**What to produce:** Your output must consist solely of the lines from the one containing "What distance from the camera" through the end of the records, reproduced exactly.

**Record list:**
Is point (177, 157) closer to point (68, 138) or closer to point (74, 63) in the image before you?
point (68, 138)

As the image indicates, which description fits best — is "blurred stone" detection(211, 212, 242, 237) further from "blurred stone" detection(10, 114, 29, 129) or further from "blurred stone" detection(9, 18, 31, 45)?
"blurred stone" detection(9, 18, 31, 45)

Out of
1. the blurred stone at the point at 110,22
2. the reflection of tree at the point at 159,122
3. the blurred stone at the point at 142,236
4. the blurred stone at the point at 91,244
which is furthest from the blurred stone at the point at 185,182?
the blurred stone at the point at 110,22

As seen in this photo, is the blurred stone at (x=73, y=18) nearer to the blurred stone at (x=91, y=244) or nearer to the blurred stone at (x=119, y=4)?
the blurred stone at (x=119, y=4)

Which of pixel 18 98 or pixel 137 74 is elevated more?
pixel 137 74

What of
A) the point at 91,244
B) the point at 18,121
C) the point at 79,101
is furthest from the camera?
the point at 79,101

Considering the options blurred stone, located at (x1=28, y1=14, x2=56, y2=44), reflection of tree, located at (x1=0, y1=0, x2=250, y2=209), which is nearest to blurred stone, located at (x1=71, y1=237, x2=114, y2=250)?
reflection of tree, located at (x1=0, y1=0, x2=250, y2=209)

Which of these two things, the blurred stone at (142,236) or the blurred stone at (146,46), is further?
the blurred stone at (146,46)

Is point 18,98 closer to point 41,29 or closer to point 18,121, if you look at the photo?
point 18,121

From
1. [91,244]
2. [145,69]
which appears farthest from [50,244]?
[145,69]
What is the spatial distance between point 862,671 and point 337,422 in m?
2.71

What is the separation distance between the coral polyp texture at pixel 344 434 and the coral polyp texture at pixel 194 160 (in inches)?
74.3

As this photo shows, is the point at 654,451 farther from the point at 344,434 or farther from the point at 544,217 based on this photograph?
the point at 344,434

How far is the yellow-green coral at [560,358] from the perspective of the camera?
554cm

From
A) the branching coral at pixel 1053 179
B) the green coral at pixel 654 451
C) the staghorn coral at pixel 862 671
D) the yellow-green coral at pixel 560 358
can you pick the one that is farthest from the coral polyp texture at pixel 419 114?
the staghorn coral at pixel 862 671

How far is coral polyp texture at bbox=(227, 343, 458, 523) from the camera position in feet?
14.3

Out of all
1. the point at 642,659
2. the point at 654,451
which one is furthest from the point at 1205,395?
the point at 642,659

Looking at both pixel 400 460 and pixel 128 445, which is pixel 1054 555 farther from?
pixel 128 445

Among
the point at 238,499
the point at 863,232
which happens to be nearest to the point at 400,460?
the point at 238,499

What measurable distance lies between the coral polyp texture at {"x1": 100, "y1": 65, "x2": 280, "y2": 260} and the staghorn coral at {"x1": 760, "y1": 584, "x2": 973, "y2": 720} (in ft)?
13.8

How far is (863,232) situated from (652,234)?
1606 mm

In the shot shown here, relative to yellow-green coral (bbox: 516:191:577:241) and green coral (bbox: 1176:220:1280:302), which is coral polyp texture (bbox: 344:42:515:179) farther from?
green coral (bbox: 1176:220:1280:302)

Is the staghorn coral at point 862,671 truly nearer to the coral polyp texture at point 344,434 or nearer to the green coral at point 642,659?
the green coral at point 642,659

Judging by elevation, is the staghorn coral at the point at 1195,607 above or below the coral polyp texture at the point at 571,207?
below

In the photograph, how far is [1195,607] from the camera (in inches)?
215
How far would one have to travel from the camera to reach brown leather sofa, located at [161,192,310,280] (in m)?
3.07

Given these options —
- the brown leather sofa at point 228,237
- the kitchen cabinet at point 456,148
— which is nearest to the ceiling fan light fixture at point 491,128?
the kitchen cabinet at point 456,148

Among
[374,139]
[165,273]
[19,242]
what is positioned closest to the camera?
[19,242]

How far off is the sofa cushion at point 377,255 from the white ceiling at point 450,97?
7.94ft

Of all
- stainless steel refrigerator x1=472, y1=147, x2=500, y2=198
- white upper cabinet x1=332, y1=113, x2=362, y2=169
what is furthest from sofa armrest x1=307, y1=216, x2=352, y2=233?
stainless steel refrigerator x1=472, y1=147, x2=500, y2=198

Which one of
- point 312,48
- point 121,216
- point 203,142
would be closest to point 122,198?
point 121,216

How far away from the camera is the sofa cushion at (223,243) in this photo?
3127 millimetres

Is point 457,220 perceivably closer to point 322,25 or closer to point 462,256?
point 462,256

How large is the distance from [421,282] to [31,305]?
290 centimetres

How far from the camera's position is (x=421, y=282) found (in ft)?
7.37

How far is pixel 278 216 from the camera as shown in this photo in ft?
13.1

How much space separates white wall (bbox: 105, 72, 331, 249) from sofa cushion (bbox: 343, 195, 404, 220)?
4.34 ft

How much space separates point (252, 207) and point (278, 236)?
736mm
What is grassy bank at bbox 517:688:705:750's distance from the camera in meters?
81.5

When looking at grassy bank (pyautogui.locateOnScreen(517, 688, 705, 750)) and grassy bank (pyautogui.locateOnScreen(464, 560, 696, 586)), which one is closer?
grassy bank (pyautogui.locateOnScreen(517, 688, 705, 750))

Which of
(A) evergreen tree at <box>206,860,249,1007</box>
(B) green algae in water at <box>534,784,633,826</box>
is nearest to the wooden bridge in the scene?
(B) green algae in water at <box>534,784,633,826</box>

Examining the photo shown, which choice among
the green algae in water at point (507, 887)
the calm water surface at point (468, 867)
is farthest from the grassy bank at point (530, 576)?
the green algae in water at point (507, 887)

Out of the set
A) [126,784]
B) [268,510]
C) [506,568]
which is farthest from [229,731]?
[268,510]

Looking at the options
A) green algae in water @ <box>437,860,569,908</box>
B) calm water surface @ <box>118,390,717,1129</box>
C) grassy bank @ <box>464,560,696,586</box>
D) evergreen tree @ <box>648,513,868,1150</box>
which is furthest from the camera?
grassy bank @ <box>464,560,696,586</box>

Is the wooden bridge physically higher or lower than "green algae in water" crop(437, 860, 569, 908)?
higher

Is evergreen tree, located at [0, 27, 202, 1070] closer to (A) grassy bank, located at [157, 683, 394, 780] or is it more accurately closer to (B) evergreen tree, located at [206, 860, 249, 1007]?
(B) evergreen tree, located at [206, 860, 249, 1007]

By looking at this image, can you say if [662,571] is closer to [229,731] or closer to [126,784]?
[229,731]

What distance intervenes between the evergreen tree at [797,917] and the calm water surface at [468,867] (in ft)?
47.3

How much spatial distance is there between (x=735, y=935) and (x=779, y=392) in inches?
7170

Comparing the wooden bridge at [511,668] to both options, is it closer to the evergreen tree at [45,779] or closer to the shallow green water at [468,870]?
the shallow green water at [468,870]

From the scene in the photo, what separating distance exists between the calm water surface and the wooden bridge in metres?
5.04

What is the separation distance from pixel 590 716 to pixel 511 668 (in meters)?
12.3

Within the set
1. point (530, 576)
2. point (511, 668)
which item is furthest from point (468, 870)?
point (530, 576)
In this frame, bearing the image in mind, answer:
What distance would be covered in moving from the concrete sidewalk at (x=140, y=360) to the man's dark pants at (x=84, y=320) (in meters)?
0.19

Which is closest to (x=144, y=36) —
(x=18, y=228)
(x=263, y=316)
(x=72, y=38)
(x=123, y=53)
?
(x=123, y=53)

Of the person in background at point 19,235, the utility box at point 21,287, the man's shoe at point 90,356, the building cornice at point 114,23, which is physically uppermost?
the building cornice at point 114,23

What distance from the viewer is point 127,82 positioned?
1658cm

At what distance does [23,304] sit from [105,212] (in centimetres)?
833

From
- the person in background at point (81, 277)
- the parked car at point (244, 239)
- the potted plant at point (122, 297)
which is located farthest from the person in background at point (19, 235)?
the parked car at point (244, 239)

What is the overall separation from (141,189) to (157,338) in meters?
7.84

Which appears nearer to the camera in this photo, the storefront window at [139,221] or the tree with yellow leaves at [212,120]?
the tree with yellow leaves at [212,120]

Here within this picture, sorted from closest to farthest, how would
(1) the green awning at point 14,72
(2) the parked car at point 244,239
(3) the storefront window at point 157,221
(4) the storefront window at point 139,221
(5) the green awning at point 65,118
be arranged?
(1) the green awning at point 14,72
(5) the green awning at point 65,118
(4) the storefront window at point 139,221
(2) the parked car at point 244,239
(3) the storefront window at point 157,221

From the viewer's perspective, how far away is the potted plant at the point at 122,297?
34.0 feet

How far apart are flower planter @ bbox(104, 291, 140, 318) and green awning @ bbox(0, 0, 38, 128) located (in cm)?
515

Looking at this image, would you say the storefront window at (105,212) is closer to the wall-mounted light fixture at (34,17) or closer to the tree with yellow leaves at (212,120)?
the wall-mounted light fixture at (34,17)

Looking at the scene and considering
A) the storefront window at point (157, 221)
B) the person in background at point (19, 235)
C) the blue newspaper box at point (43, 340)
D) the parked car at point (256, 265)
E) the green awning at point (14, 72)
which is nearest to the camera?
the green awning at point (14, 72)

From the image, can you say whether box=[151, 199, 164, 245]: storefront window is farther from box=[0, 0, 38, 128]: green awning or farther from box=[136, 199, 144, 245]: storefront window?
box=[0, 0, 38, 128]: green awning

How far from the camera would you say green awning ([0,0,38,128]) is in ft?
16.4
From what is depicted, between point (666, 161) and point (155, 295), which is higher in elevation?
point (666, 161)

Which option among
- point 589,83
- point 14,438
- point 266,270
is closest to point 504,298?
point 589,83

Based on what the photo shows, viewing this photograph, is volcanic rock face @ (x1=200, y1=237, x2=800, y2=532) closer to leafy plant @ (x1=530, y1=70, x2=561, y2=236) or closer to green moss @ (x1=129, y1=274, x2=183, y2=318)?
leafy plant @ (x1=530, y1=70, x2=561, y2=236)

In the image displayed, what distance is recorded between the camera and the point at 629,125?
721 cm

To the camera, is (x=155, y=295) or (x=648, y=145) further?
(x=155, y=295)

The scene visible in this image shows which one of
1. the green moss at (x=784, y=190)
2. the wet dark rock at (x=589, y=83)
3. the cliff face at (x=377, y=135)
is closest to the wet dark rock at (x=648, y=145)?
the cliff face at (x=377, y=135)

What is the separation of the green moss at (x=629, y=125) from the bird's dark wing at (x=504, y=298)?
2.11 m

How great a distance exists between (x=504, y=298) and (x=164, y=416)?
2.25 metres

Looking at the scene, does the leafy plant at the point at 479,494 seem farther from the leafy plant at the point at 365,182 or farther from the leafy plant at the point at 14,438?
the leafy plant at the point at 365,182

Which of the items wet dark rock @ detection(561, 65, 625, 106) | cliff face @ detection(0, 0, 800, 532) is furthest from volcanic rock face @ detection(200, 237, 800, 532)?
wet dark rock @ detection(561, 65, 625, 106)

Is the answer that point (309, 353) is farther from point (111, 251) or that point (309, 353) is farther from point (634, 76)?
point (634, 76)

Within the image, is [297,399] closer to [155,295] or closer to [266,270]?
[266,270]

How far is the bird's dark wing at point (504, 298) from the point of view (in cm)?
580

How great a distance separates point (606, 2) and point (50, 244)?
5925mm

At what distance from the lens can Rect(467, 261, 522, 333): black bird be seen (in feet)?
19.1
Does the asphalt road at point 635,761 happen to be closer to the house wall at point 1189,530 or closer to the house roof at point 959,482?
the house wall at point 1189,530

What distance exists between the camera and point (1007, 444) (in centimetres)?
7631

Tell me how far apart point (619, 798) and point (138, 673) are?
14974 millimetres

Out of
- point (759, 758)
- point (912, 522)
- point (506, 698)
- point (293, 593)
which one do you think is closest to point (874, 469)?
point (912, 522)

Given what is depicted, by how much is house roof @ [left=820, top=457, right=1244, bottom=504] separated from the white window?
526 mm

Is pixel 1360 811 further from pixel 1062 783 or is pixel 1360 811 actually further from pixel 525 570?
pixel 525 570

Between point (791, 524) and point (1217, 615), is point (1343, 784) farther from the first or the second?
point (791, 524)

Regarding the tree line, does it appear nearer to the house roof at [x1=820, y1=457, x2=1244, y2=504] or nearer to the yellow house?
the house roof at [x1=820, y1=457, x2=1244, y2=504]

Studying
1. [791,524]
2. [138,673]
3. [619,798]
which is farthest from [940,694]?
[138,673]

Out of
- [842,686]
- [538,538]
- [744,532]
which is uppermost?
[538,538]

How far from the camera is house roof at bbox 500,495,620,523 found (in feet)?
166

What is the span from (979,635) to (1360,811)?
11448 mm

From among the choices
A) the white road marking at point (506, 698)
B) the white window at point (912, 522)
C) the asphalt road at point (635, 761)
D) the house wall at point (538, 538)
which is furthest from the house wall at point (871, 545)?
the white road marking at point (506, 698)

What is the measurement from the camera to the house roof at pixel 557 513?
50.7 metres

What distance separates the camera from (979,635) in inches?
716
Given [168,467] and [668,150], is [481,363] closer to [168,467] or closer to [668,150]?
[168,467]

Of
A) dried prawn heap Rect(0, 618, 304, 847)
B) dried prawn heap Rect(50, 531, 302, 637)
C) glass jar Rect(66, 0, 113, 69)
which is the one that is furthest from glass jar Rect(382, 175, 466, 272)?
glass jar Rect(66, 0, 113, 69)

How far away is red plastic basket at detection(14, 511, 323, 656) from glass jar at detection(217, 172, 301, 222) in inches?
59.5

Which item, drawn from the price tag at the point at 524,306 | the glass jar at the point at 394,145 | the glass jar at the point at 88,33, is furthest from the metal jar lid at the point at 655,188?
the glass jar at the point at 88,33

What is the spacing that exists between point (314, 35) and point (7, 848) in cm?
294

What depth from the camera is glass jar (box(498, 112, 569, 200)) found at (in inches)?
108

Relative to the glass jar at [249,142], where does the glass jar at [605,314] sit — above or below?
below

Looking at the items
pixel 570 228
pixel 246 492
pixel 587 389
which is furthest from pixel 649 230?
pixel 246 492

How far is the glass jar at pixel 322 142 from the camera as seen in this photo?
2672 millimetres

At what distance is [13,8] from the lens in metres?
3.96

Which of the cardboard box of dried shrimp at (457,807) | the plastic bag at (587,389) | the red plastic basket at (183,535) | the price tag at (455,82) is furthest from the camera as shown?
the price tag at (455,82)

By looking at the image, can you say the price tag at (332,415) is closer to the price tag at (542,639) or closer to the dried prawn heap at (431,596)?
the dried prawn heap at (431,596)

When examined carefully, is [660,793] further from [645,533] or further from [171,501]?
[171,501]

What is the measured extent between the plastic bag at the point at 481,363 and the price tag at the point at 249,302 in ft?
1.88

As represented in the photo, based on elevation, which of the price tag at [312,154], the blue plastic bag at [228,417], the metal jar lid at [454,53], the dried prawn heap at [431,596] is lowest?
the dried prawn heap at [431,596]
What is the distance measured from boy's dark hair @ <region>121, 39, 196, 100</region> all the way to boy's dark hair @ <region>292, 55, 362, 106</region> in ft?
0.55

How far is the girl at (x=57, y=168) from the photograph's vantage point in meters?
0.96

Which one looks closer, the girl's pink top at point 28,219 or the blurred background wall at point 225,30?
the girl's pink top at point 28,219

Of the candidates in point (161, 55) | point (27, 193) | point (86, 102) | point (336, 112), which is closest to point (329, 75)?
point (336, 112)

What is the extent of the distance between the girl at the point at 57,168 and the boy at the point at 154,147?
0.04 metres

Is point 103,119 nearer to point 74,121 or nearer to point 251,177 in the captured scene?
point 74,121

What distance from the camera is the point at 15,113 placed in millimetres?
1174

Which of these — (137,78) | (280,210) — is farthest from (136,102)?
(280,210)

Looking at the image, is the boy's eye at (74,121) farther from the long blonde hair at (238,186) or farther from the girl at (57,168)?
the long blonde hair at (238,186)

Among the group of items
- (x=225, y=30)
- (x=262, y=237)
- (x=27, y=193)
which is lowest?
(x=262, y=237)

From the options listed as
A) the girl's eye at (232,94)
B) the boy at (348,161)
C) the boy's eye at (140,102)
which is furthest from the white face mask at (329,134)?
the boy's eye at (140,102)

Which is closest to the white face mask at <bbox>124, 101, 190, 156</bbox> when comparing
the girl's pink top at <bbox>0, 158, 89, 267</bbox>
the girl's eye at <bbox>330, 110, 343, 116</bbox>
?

**Response:**
What distance from the camera is the point at 15,113 placed in millimetres?
1174

Which of these — (137,78) | (280,210) — is farthest from (136,102)?
(280,210)

Looking at the image, is the boy's eye at (74,121) farther from the long blonde hair at (238,186) or farther from the girl at (57,168)?
the long blonde hair at (238,186)

Among the group of items
- (x=225, y=30)
- (x=262, y=237)
- (x=27, y=193)
which is lowest?
(x=262, y=237)

From the options listed as
A) the girl's eye at (232,94)
B) the boy at (348,161)
C) the boy's eye at (140,102)
which is furthest from the white face mask at (329,134)?
the boy's eye at (140,102)

Which is closest to the white face mask at <bbox>124, 101, 190, 156</bbox> when comparing
the girl's pink top at <bbox>0, 158, 89, 267</bbox>
the girl's eye at <bbox>330, 110, 343, 116</bbox>
?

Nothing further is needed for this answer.